Un homme vient d’arriver. Il est assez vieux. Et ses traits me semblent familiers, effroyablement familiers. Je le reconnais mais je ne peux pas le croire.
“Papa, cet homme veut parler de toi. Mais j’ai pas tout compris.”
Papa ? C’est bien ce que je craignais. Mais comment est-ce possible ?
“Bonjour. Vous voulez quoi exactement ?”
“Excusez moi. Je dois y aller.”
Je n’arrivais pas à m’exprimer correctement. Comme si j’avais vu un fantôme. Bien que ce soit un peu le cas. Il était en vie. L’homme que nous avions tué était en vie. Je retourne à ma voiture en courant, m’enfermant dedans. Je suis pris entre le soulagement et la peur. S’il était en vie, pourquoi ne nous avait-il pas dénoncé comme responsables de son accident ? Ou comme témoin tout du moins. Je ne comprends pas. Je rentre chez moi le plus vite possible, auprès de ma sœur. Tout est confus.

Je décide finalement d’y retourner et de me confesser. M. Beaumont et sa fille m’écoutent, me comprennent et me pardonnent. Je leur fais part de mes interrogations au sujet de cette affaire. Il s’avère qu’il reçut un coup à la tête lors de l’accident, provoquant une amnésie. Il pensait qu’il avait juste dévié de la route et s’était retrouvé dans la forêt. Il s’avéra également que la veille de l’accident il venait de trouver un job plus avantageux dans une autre ville. C’est pourquoi le lendemain de l’accident nous avions un autre professeur et que Déméter partit aussi vite de son école. Pour nous, c’était logique au vu de ce que nous savions, mais la vérité était tout autre. Je les remercie puis pars, pour ne plus jamais les revoir.
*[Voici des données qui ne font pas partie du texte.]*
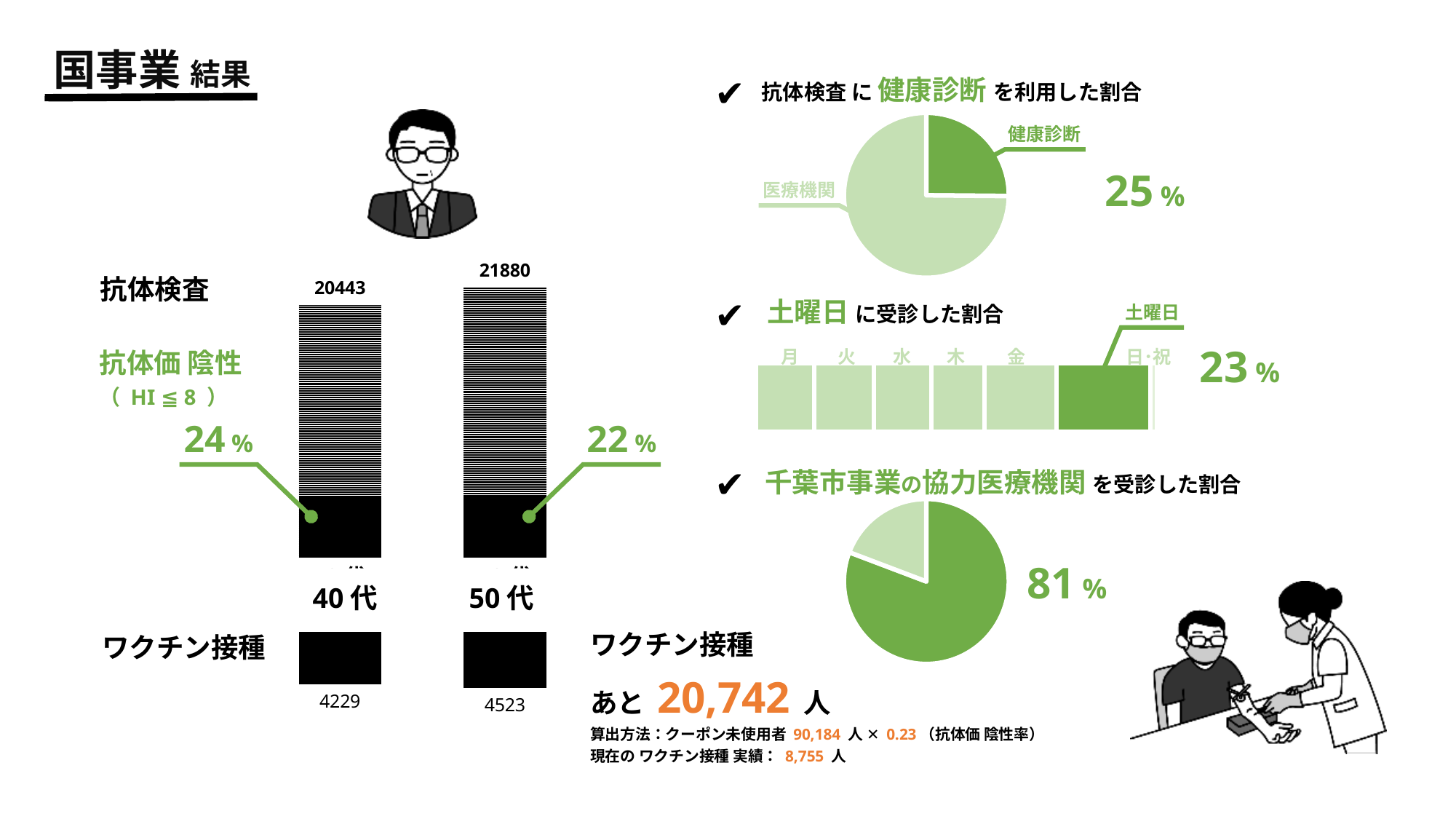
In the 抗体検査 bar chart on the left, what is the difference between the 50代 and 40代 values? 1437 In the bottom-right pie chart (千葉市事業の協力医療機関を受診した割合), what share is highlighted in dark green? 81% In the chart on the left, what percentage of 50代 is labelled 抗体価 陰性 (HI ≦ 8)? 22% In the 抗体検査 bar chart on the left, which age group has the higher value, 40代 or 50代? 50代 In the 抗体検査 bar chart on the left, what is the value for 40代? 20443 In the middle-right chart (土曜日に受診した割合), what percentage is shown for 土曜日? 23% In the ワクチン接種 bars on the left, what is the value for 50代? 4523 In the ワクチン接種 bars on the left, what is the value for 40代? 4229 In the top-right pie chart (抗体検査に健康診断を利用した割合), what share is 健康診断? 25% In the 抗体検査 bar chart on the left, what is the value for 50代? 21880 In the chart on the left, what percentage of 40代 is labelled 抗体価 陰性 (HI ≦ 8)? 24% In the ワクチン接種 bars on the left, what is the difference between the 50代 and 40代 values? 294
Tant de nos amis morts, portant ce fardeau jusqu’à la fin. Mais il s’agissait d’accidents, rien à voir avec cet incident. Excepté pour Alicia qui cherchait la rédemption. Quelle tristesse !
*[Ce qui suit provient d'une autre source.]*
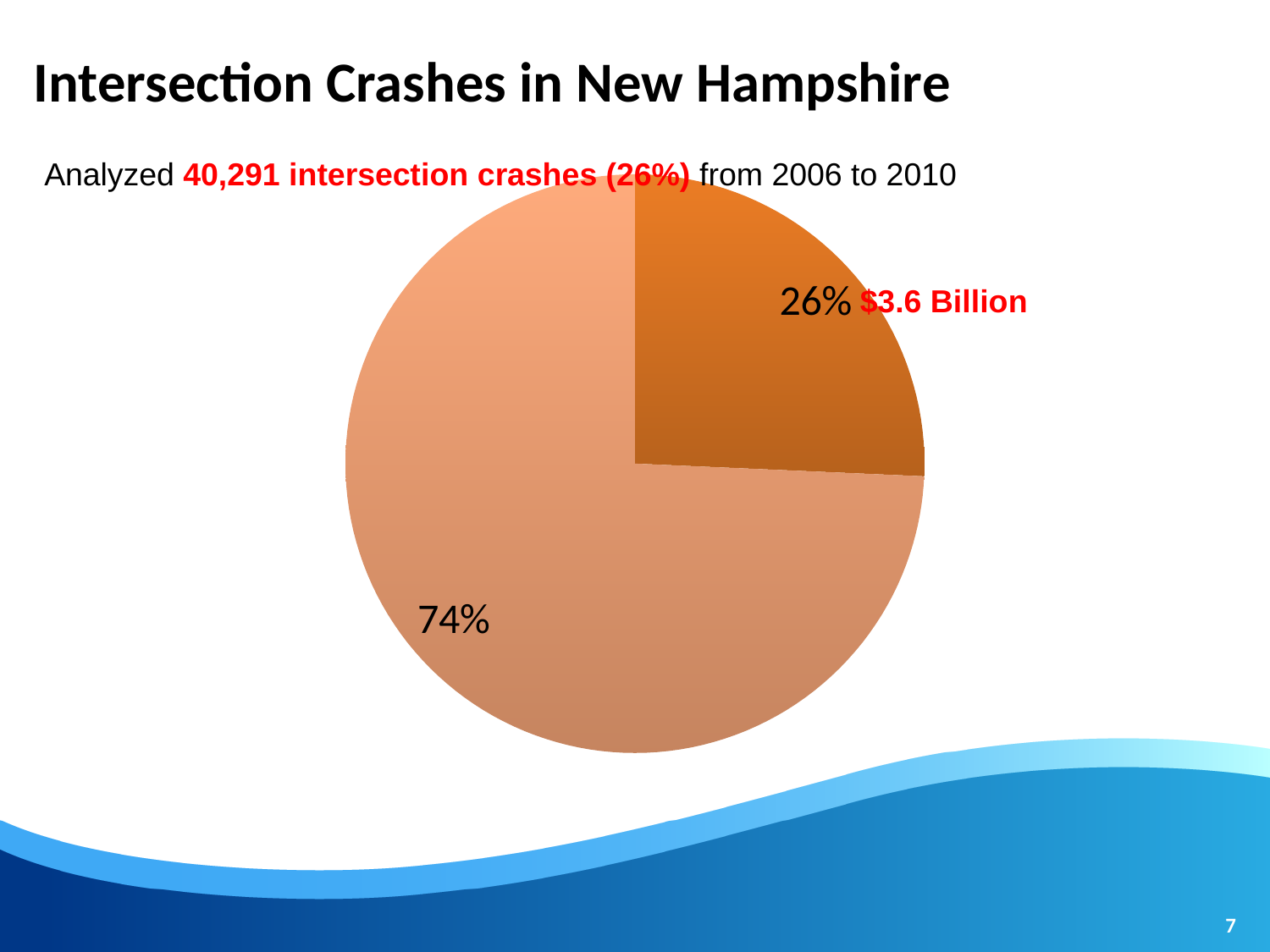
How many slices does the pie chart have? 2 Which slice of the pie chart is the smallest? 26% What share of the pie does the darker orange slice represent? 26% What dollar amount is printed next to the 26% slice? $3.6 Billion What is the difference in percentage points between the two slices of the pie chart? 48 What percentage is shown on the smaller, darker orange slice of the pie chart? 26% What is the title of the slide containing the pie chart? Intersection Crashes in New Hampshire What kind of chart is shown on the slide? pie chart Which slice of the pie chart is the largest? 74% Is the share of the lighter slice greater or less than 50%? greater Is the darker orange slice larger or smaller than the lighter slice? smaller What percentage is shown on the larger slice of the pie chart? 74%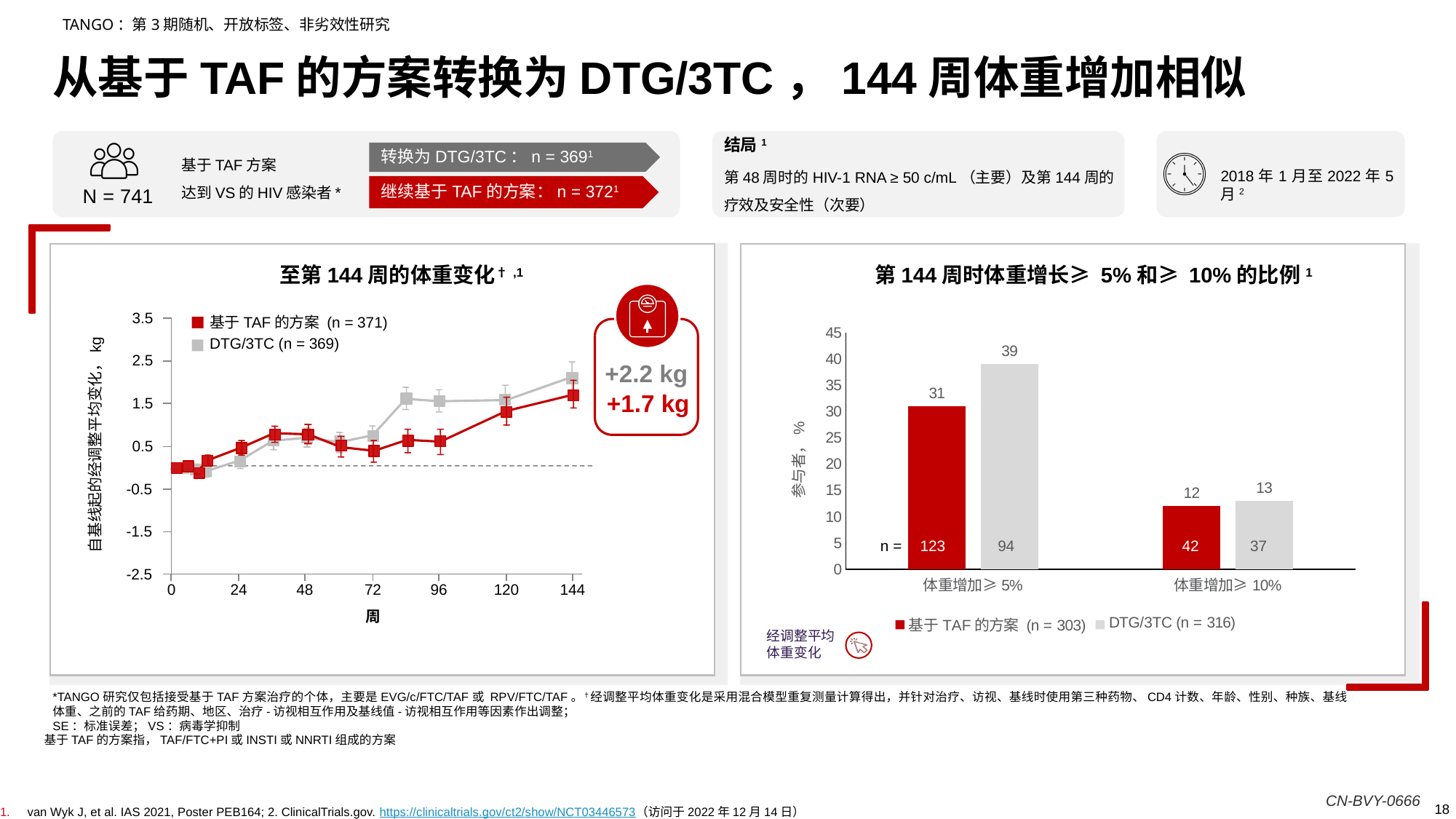
In the right chart (第 144 周时体重增长≥ 5% 和≥ 10% 的比例), what is the value for DTG/3TC in the 体重增加≥ 5% category? 39 In the left chart (至第 144 周的体重变化), what is the weight change for DTG/3TC at week 144 as shown in the callout? +2.2 kg In the right chart (第 144 周时体重增长≥ 5% 和≥ 10% 的比例), how many series does the legend list? 2 In the right chart (第 144 周时体重增长≥ 5% 和≥ 10% 的比例), what is the value for 基于 TAF 的方案 in the 体重增加≥ 10% category? 12 In the right chart (第 144 周时体重增长≥ 5% 和≥ 10% 的比例), is the value for 基于 TAF 的方案 in the 体重增加≥ 5% category greater or less than 30? greater In the right chart (第 144 周时体重增长≥ 5% 和≥ 10% 的比例), what is the difference between the DTG/3TC and 基于 TAF 的方案 values in the 体重增加≥ 5% category? 8 In the left chart (至第 144 周的体重变化), what is the weight change for 基于 TAF 的方案 at week 144 as shown in the callout? +1.7 kg What kind of chart is the left chart (至第 144 周的体重变化)? line chart In the right chart (第 144 周时体重增长≥ 5% 和≥ 10% 的比例), which bar is the lowest? 基于 TAF 的方案, 体重增加≥ 10% In the left chart (至第 144 周的体重变化), do the values for DTG/3TC generally rise or fall from week 0 to week 144? rise What kind of chart is the right chart (第 144 周时体重增长≥ 5% 和≥ 10% 的比例)? bar chart In the right chart (第 144 周时体重增长≥ 5% 和≥ 10% 的比例), which bar is the highest? DTG/3TC, 体重增加≥ 5%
Daisuke sort du coma deux années plus tard. Je lui explique ce qu’il a manqué. Il fond en larmes dans mes bras. Je peux le comprendre. Cela nous pesait tous. Et nous sommes à présent tous libérés. Il a reprit le boulot, fondé sa propre entreprise, fait faillite. Mais ne se laisse pas décourager. Il travaille à présent dans la vente avec un poste très avantageux qui le fait voyager beaucoup.
Quant à moi. J’ai repris les études, dans la psychologie. Ce fut extrêmement compliqué. Mais je savais ce que je cherchais à atteindre. À présent, je viens en aide aux personnes ayant des tendances suicidaires, je leur apprends à vivre avec leurs problèmes. Ironique, n’est-ce pas.